* What the exercise asks:
In the passage on appellate review of judicial discretion, substitute "appeal court" for "appellate court" and write out the part that opens with the words containing "His Lordship referred" and closes with "remedy that injustice.".

* Passage for review:
The court was aware of the tactical advantage which a plaintiff obtained from the threat of a lengthy trial. Such a threat could cause a defendant who had a good cause on liability to offer a modest compromise to the plaintiff rather than risk incurring heavy costs. However, Lord Justice Carswell said that the court should not allow undue weight to this tactical advantage to the plaintiff.

The court should balance the advantages or disadvantages to each party and take into account the public interest that unnecessary expenditure of time and money in a lengthy hearing should not be incurred.

Counsel for the respondent urged upon the court the fact that the order made by the judge was made in the exercise of his discretion, and that a discretionary order should not be upset without good cause. The court recognised the force of this argument, but said it was important to appreciate the extent of the power of the Court of Appeal to review the exercise of discretion by judges of other courts and the considerations to which it had regard in doing so.

His Lordship referred to the House of Lords cases of Evans v Bartlam [1937] AC 473 and Charles Osenton & Co v Johnston [1942]AC 130. In the former case the House had rejected the proposition that an appellate court had no power to interfere with the exercise of a judge's discretion unless it thought he had acted upon some wrong principle of law. In that case, Lord Atkin said at pages 480-1 that an appellate court had the power to interfere with the exercise of the judge's discretion if it saw that the judge's decision would result in injustice being done. In these circumstances, the appellate court had both the power and the duty to remedy that injustice.

In Charles Osenton & Co v Johnston Lord Wright had stated that it was unnecessary for the appellate court to find affirmatively that injustice would necessarily result from the judge's order, and said that a reasonable danger of injustice is enough to justify review.

Lord Justice Carswell referred to the case of Ward v James [1966] 1 QB 273, wherein Lord Denning MR, said at page 293 that the Court of Appeal "will interfere if it can see that the judge has given no weight (or no sufficient weight) to those considerations which ought to have weighed with him." He said judicial discretion should be exercised in accordance with generally accepted considerations regularly applied in each case. These considerations could change with time and altered perceptions of public policy.

Lord Justice Carswell said that it appeared that the judge in the instant case had been influenced by a consideration which should have received no weight, namely the possibility that the medical evidence about the plaintiff's injuries might assist the court to determine the issue of liability for the accident. There would be virtually no overlap or duplication of evidence if the trial was split. Whilst not minimising the strain on the plaintiff if he had to give evidence on two occasions, one could hardly suppose that he would be cross examined in a hostile fashion in a case of this nature.

* Records from a dataset:
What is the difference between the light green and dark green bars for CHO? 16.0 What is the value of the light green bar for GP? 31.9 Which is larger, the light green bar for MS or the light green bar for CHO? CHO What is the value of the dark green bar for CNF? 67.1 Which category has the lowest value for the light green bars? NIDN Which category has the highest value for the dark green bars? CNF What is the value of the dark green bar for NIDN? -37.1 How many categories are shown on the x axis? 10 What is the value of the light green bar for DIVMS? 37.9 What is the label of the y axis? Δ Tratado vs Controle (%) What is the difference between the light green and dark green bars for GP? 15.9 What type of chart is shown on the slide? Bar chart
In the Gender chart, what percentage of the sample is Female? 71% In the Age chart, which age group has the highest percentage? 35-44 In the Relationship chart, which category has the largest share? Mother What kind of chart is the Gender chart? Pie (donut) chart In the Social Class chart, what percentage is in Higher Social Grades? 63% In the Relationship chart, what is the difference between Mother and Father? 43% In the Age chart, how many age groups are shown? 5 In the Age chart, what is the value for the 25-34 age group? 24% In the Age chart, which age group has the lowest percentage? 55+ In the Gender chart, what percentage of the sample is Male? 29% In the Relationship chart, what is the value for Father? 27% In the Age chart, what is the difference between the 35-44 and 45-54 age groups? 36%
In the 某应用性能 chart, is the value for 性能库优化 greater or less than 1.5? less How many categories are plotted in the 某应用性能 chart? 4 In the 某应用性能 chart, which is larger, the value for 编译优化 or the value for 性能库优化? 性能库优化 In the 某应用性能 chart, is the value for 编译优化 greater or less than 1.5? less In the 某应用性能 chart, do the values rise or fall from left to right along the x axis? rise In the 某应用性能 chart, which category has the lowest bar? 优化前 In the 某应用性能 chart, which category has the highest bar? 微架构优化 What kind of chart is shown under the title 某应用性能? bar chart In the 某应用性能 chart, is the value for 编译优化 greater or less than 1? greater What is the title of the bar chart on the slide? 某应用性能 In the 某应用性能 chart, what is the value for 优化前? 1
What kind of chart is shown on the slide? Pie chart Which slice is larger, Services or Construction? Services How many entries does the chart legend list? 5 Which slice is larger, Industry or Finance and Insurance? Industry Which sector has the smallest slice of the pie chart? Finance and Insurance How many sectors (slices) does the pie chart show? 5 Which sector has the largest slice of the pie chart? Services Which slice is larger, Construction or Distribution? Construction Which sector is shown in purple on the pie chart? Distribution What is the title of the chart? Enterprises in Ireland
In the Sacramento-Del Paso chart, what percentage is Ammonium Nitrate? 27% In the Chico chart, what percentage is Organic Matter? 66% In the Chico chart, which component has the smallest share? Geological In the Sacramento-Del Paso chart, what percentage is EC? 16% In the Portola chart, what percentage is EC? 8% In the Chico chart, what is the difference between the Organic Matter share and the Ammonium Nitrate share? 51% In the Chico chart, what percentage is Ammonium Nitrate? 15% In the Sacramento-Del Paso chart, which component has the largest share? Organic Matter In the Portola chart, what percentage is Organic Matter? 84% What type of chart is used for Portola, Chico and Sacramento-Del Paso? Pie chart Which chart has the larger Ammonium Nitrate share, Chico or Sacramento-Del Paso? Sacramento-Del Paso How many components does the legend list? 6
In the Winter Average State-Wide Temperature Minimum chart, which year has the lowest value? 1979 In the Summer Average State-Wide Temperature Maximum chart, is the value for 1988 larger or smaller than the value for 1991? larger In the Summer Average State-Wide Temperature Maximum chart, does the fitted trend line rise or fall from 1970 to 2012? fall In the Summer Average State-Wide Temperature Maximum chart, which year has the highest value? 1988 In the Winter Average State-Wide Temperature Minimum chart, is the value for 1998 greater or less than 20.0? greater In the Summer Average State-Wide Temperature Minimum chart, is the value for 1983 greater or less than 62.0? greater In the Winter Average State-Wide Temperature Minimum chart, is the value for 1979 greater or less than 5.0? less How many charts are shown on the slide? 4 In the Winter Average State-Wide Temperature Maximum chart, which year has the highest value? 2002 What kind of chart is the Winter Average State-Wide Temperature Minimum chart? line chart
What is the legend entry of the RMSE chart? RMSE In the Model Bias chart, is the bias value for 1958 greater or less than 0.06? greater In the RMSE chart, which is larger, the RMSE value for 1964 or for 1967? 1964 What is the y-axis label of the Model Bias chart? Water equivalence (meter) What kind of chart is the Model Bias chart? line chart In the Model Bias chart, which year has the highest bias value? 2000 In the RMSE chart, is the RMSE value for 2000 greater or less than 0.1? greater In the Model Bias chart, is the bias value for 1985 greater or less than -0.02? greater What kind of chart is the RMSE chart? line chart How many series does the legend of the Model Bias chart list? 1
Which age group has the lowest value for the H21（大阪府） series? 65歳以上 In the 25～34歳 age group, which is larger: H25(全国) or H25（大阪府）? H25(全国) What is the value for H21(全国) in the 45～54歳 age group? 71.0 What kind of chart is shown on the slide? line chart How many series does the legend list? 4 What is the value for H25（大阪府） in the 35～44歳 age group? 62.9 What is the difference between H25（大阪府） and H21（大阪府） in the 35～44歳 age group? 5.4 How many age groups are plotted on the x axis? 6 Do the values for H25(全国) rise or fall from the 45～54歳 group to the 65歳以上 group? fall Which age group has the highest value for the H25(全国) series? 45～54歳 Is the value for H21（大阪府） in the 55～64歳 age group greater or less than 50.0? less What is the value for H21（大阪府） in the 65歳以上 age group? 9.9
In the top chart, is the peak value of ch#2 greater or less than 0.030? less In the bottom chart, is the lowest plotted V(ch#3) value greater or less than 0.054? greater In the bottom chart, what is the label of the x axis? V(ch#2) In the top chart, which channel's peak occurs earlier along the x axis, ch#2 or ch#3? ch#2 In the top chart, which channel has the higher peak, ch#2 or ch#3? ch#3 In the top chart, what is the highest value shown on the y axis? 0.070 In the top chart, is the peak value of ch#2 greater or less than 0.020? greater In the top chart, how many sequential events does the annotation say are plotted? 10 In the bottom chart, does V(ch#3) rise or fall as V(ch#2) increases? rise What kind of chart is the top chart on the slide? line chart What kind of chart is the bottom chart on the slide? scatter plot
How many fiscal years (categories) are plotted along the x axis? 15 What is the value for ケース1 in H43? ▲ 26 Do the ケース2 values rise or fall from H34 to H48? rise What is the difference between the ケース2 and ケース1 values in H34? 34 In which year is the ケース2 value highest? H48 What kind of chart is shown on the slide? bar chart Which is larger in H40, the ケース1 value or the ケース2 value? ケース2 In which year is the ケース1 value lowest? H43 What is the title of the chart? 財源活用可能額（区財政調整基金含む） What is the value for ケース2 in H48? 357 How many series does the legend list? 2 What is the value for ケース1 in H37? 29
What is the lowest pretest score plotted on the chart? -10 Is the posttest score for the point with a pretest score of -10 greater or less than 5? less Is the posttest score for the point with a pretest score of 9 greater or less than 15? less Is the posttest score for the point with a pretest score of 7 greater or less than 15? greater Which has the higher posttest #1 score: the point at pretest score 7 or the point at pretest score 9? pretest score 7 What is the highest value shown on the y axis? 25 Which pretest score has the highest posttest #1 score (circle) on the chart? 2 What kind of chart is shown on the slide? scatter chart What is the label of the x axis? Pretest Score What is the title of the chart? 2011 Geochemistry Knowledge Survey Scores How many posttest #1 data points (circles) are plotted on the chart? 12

* Task solution:
His Lordship referred to the House of Lords cases of Evans v Bartlam [1937] AC 473 and Charles Osenton & Co v Johnston [1942]AC 130. In the former case the House had rejected the proposition that an appeal court had no power to interfere with the exercise of a judge's discretion unless it thought he had acted upon some wrong principle of law. In that case, Lord Atkin said at pages 480-1 that an appeal court had the power to interfere with the exercise of the judge's discretion if it saw that the judge's decision would result in injustice being done. In these circumstances, the appeal court had both the power and the duty to remedy that injustice.